At this point we suspect that you have valid SSL certificate. With certificate files we understand certificate .pem / .crt file and private key file. More information about SSL certificate configuration using nginx is availabile here.

  • Put SSL certificate files into /opt/DMSS/resources/ssl directory. For example it could be files [YOUR_HOST].key (private key) and [YOUR_HOST].pem (certificate pem or crt file).
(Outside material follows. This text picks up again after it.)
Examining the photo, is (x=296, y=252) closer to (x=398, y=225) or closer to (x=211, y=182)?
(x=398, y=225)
  • Open file /opt/DMSS/dmss-nginx/nginx.conf and adjust in two locations with correct path to certificate from a previous bullet:
    ssl_certificate /etc/nginx/ssl/contman.pem;
    ssl_certificate_key /etc/nginx/ssl/contman.key;
  1. Run docker-compose up command from /opt/dmss/ folder:
docker-compose up
  1. In case of errors you can use such commands to debug solution:
docker-compose logs -f // docker compose logs
docker-compose logs -f dmss-keycloak // log of concrete service
docker-compose stop // stop all services 
docker-compose down // stop all services and remove all containers
docker-compose ps // service status list
  1. Create TrustLynx realm, signing role and test user inside keycloak /auth/admin.